## SUPPLIED TEXT:
How to config druid to use non-AWS provided S3 as deep storage?

I am using druid 0.9 and I tried to config druid to use non-AWS provided S3 as deep storage.

How do I specify the S3 endpoint in the druid config?

The S3 extension for deep storage uses jets3t under the hood. You should be able to have a jets3t.properties on the class path, but I haven’t really experimented with it.

Su -

Here are the properties you need to set in conf/_common/common.runtime.properties -

druid.storage.type=s3

druid.storage.bucket=bucketname

druid.storage.baseKey=druid/segments

druid.s3.accessKey=S3_ACCESS_KEY

druid.s3.secretKey=S3_SECRET_KEY

Replace bucket name / access key / secret key according to your S3 settings. Disable other storage types that you may have set previously - local / hdfs

In case you are behind a proxy, you need to enable the proxy and set-up the proxy end-point for S3 using jets3t.properties properties file. Create this file and copy into the _common directory.

## MATERIAL PROVIDED:
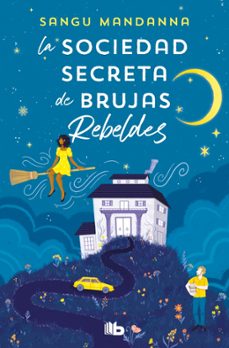 la sociedad secreta de brujas rebeldes-sangu mandanna-9788413147451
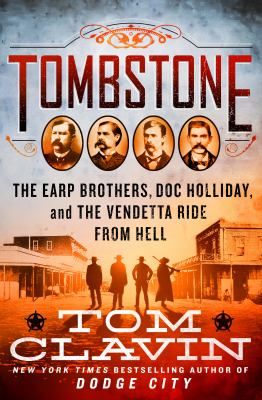 Tombstone : the Earp brothers, Doc Holliday, and the vendetta ride from hell cover image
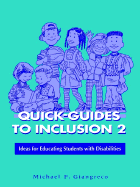 Quick Guides to Inclusion 2: Ideas for Educating Students with Disabil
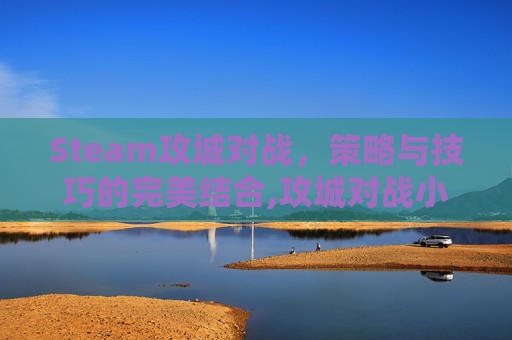 Steam攻城对战,策略与技巧的完美结合,攻城对战小游戏有哪些游戏 Steam攻城对战,策略与技巧的完美结合,攻城对战小游戏有哪些游戏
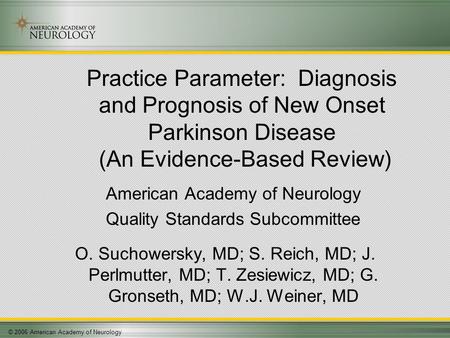 © 2006 American Academy of Neurology Practice Parameter: Diagnosis and Prognosis of New Onset Parkinson Disease (An Evidence-Based Review) American Academy.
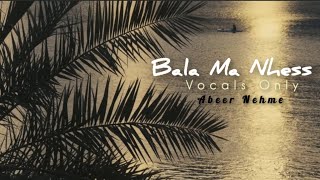 Abeer Nehme Bala Ma Nhess Vocals Only Trending Arabic Pure Voice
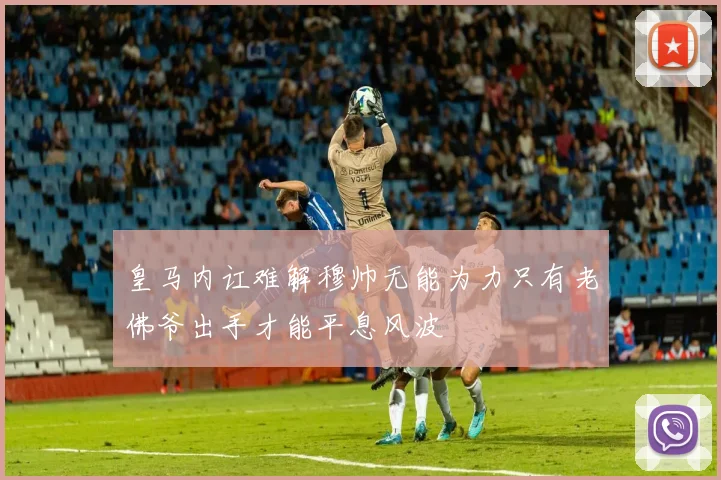 皇马内讧难解穆帅无能为力只有老佛爷出手才能平息风波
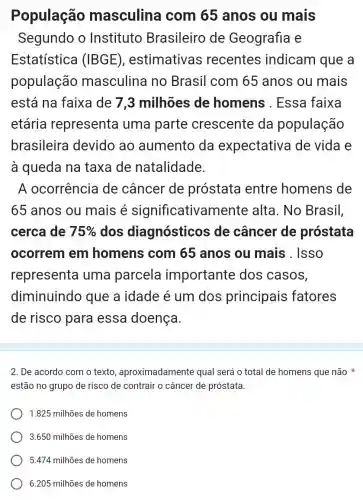 População masculina I com 65 anos ou mais
Segundo o Instituto Brasileiro de Geografia e
Estatística (IBGE) , estimativas recentes indicam que a
população masculina no Brasil com 65 anos ou mais
está na faixa de 7,3 milhões de homens . Essa faixa
etária representa uma parte crescente da população
brasileira devido ao aumento da expectativa de vida e
à queda na taxa de natalidade.
A ocorrência de câncer de próstata entre homens de
65 anos ou mais é significativamente alta. No Brasil,
cerca de 75%  dos diagnósticos ; de câncer de próstata
ocorrem em homens com 65 anos ou mais . Isso
representa uma parcela importante dos casos,
diminuindo que a idade é um dos principais fatores
de risco para essa doença.
2. De acordo com o texto , aproximadamente qual será o total de homens que não
estão no grupo de risco de contrair o câncer de próstata.
1.825 milhões de homens
3.650 milhões de homens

## DIRECTIONS:
1. Summarize the Druid S3 thread in two sentences.
2. Reproduce the Druid S3 thread word for word between "I am using druid" and "experimented with it.", inclusive.
The rows have no connection to the Druid S3 thread.

## RESPONSES BY ITEM NUMBER:
1. A user running Druid 0.9 asks how to specify the endpoint for a non-AWS S3 service used as deep storage. The replies say the S3 extension relies on jets3t, so a jets3t.properties file on the class path should work (also used to set up a proxy), and they list the storage type, bucket, base key, access key, and secret key properties to set in conf/_common/common.runtime.properties.

2.
I am using druid 0.9 and I tried to config druid to use non-AWS provided S3 as deep storage.

How do I specify the S3 endpoint in the druid config?

The S3 extension for deep storage uses jets3t under the hood. You should be able to have a jets3t.properties on the class path, but I haven’t really experimented with it.